Two American Bar Foundation (ABF) Research Professors have been selected as recipients of the 2022 Awards of the Law and Society Association (LSA). Elizabeth Mertz and Reuben Jonathan Miller have been recognized for their exceptional contributions to the research and scholarship on law and society. ABF Affiliated Scholar Spencer Headworth and former ABF/AccessLex Visiting Scholar Swethaa Ballakrishnen have also been recognized by LSA with honorable mentions. As announced on the LSA website, these awards will be presented to this year’s winners during the first ever hybrid LSA Global Meeting on Law & Society held both in Lisbon, Portugal and virtually from July 13-15.
“The LSA Prizes represent the very best of interdisciplinary empirical scholarship designed to interrogate the relationship between law and society,” ABF Research Professor and LSA President Laura Beth Nielsen said. “It is particularly meaningful that so many ABF scholars have been recognized this year.”
Elizabeth Mertz, ABF Research Professor and John and Rylla Bosshard Professor of Law Emerita at the University of Wisconsin Law School, has received two recognitions from the LSA this year. She has won the Harry J. Kalven, Jr. Prize in recognition of her legal scholarship on law and language. She has also received the Stan Wheeler Mentorship Award for her steadfast guidance to junior scholars and her commitment to legal education.
Reuben Jonathan Miller, ABF Research Professor and Associate Professor at the University of Chicago Crown Family School of Social Work, Policy and Practice, has won the Herbert Jacob Book Prize for Halfway Home: Race, Punishment, and the Afterlife of Mass Incarceration (Little, Brown and Company, 2022). Drawing on 15 years of personal experience, he provides an account of the suppressive afterlife of imprisonment.
Spencer Headworth, ABF Affiliated Scholar and Assistant Professor of Sociology at Purdue University, received an Honorable Mention for the Herbert Jacob Book Prize for his work studying crime, social control, and inequality. His book Policing Welfare: Punitive Adversarialism in Public Assistance (University of Chicago Press, 2021) was recognized for its analysis of welfare fraud control units, a novel intersection between the worlds of public benefits and law enforcement.

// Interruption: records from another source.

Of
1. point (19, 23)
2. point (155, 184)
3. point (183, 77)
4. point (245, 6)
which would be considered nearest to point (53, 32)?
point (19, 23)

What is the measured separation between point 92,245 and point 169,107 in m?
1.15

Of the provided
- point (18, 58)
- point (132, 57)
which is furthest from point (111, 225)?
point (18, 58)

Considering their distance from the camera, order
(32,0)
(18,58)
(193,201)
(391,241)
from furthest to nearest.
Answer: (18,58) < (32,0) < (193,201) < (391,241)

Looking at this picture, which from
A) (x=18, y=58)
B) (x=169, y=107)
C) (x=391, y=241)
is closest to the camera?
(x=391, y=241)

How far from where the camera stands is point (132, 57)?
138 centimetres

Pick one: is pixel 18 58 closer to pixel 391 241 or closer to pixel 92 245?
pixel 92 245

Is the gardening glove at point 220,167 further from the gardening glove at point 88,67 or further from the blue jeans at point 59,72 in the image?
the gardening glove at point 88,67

Swethaa Ballakrishnen, Associate Professor of Law at the University of California, Irvine and former ABF/AccessLex Visiting Scholar on Legal Education, received an Honorable Mention for the Herbert Jacob Book Prize for Accidental Feminism: Gender Parity and Selective Mobility among India’s Professional Elite (Princeton University Press, 2021), which was completed during their time at ABF.
“The American Bar Foundation has a long tradition of contributing outstanding and innovative research to socio-legal scholarship and providing superb service to the Law and Society Association,” ABF Director Ajay K. Mehrotra said. “We are proud that this tradition has been acknowledged once again this year with a slew of LSA awards to our ABF scholars.”
###
About the American Bar Foundation
The American Bar Foundation (ABF) is the world’s leading research institute for the empirical and interdisciplinary study of law. The ABF seeks to expand knowledge and advance justice through innovative, interdisciplinary, and rigorous empirical research on law, legal processes, and legal institutions. To further this mission the ABF will produce timely, cutting-edge research of the highest quality to inform and guide the legal profession, the academy, and society in the United States and internationally. The ABF’s primary funding is provided by the American Bar Endowment and the Fellows of The American Bar Foundation.